[Stored items]
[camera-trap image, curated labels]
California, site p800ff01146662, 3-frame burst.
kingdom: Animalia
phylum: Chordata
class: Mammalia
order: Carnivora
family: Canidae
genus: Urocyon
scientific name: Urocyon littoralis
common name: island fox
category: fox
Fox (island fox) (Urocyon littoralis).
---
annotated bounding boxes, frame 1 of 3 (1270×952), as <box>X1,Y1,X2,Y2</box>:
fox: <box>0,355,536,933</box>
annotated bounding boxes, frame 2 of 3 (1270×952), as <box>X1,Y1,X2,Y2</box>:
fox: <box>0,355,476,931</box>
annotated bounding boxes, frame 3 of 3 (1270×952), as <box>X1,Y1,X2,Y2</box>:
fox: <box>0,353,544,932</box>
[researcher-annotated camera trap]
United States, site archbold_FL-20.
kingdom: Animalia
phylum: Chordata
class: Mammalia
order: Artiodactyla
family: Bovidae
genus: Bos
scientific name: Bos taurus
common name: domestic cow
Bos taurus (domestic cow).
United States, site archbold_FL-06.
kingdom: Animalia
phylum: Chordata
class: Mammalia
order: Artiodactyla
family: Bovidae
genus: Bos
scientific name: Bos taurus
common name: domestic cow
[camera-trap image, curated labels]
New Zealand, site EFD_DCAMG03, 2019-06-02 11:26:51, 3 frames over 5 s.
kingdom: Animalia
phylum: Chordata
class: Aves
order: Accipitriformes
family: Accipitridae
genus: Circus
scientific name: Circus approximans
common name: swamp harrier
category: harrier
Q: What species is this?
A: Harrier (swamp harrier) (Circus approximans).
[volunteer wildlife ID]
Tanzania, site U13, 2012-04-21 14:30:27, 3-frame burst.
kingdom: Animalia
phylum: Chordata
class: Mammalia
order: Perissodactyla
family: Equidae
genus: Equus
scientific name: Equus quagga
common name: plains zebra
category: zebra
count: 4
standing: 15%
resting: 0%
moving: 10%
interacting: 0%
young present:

• [Aim of the exercise]:
The expected output is the run of lines from the one holding "scientific name: Circus approximans" to the last line of the entries above, each reproduced character for character.

• [Written response]:
scientific name: Circus approximans
common name: swamp harrier
category: harrier
Q: What species is this?
A: Harrier (swamp harrier) (Circus approximans).
[volunteer wildlife ID]
Tanzania, site U13, 2012-04-21 14:30:27, 3-frame burst.
kingdom: Animalia
phylum: Chordata
class: Mammalia
order: Perissodactyla
family: Equidae
genus: Equus
scientific name: Equus quagga
common name: plains zebra
category: zebra
count: 4
standing: 15%
resting: 0%
moving: 10%
interacting: 0%
young present:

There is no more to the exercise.